Affrontasti la Salernitana da avversario nei play out, all'Arechi erano in 27mila. Ti aspettavi che i granata avrebbero sofferto anche quest'anno dopo l'esperienza passata?

"Sinceramente no, stesso discorso vale per l'Avellino. A mio avviso hanno organici di tutto rispetto, composti da calciatori molto forti per la categoria. Leggendo la classifica, vedo in testa squadre provenienti dalla Lega Pro e che non hanno la rosa di Salernitana e Avellino: alla lunga i valori verranno fuori, l'importante è non perdere la testa e restare equilibrati. Certo, vincere il derby sarebbe fondamentale per entrambe"

Che ricordi hai di Salerno?

"Bellissimi, senza dubbio. Il più bello risale alla partita di Genova. E' vero, perdemmo 2-1, ma vedere seimila salernitani al seguito, in uno stadio bello come "Marassi", ci diede una grande spinta. Ho pianto tanto al triplice fischio, ci sono stato male: tutti avevamo creduto in quel sogno, infrantosi solo perchè loro erano secondi in classifica. L'Arechi da 30mila fu meraviglioso, ci ha trainato verso la vittoria e non dimenticherò mai la simbiosi con la gente dopo l'iniziale scetticismo. A Salerno sono stato benissimo, ho anche segnato qualche gol importante: tra questi, la rovesciata di Novara"

Perchè andasti via?

"Ero di proprietà dell'Ascoli, decisero di tenermi. Le cose si complicarono ulteriormente quando la Salernitana cambiò dirigenza. Negli anni successivi, ancora sotto la gestione Lombardi, fui vicino al ritorno. Ricordo che Fabiani venne a casa mia per portare avanti la trattativa, poi fecero altre scelte e non ho coronato questo sogno".

Quanto incide il fattore tifo a Salerno?

"L'Arechi, come tanti stadi del Sud, fa vincere le partite.
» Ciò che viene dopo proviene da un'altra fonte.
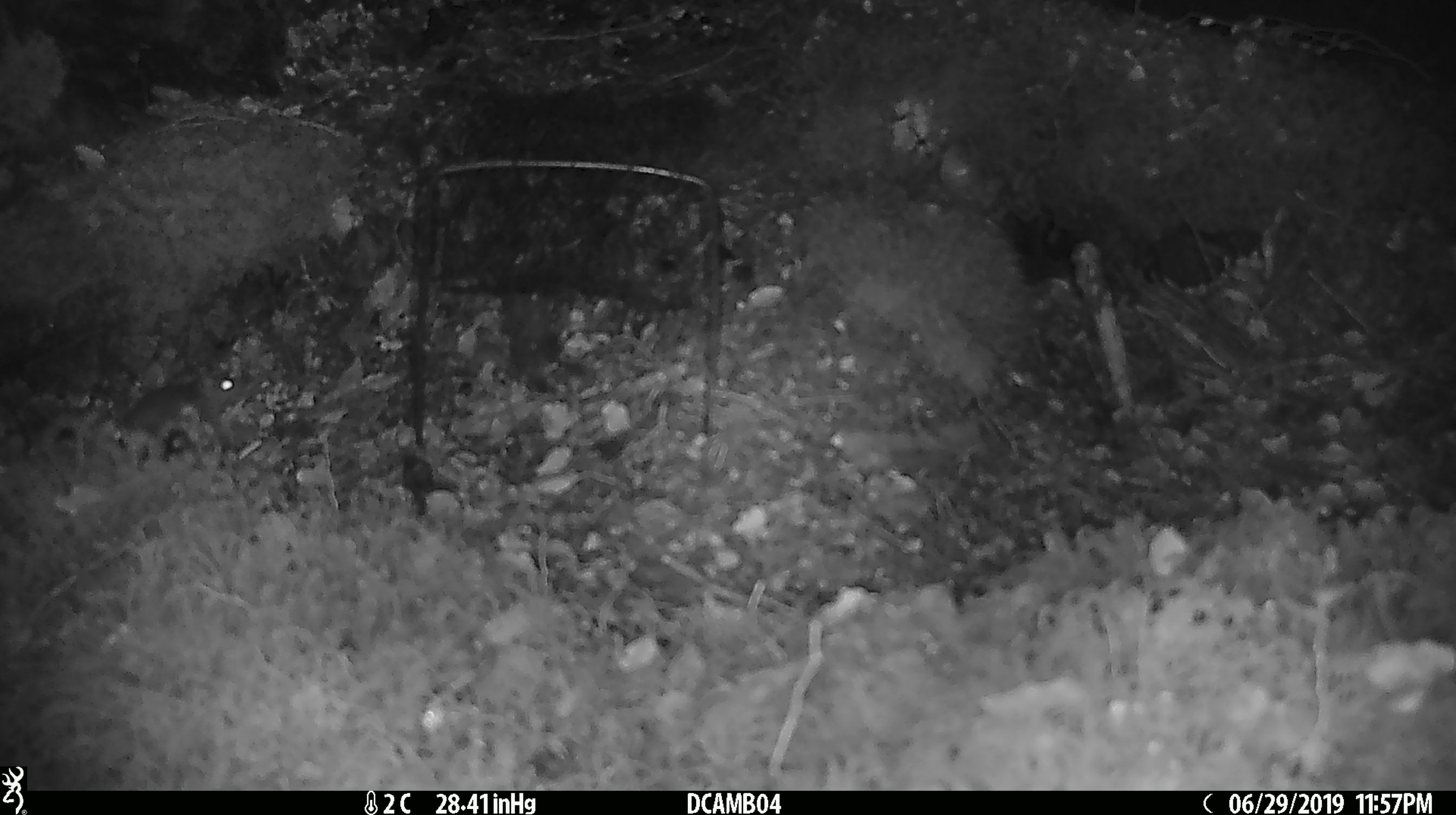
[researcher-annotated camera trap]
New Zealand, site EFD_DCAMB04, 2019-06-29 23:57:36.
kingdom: Animalia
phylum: Chordata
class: Mammalia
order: Rodentia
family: Muridae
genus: Mus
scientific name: Mus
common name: mouse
I calciatori si sentono importanti, danno il massimo, tirano fuori energie inaspettate: hai davvero la sensazione di giocare in dodici. Ovviamente devi avere la personalità necessaria e devi essere consapevole che, se le cose vanno male, possono fischiarti anche solo per un passaggio sbagliato. Se hai il carattere giusto e leghi con la piazza, i tifosi fanno la differenza"

Che idea hai di Lotito?

"Credo che i risultati siano dalla sua parte, ha preso la squadra tra i dilettanti e l'ha condotta in serie B. Io sono convintissimo che il suo obiettivo è portare la Salernitana in serie A, giusto riconoscimento per una tifoseria eccezionale".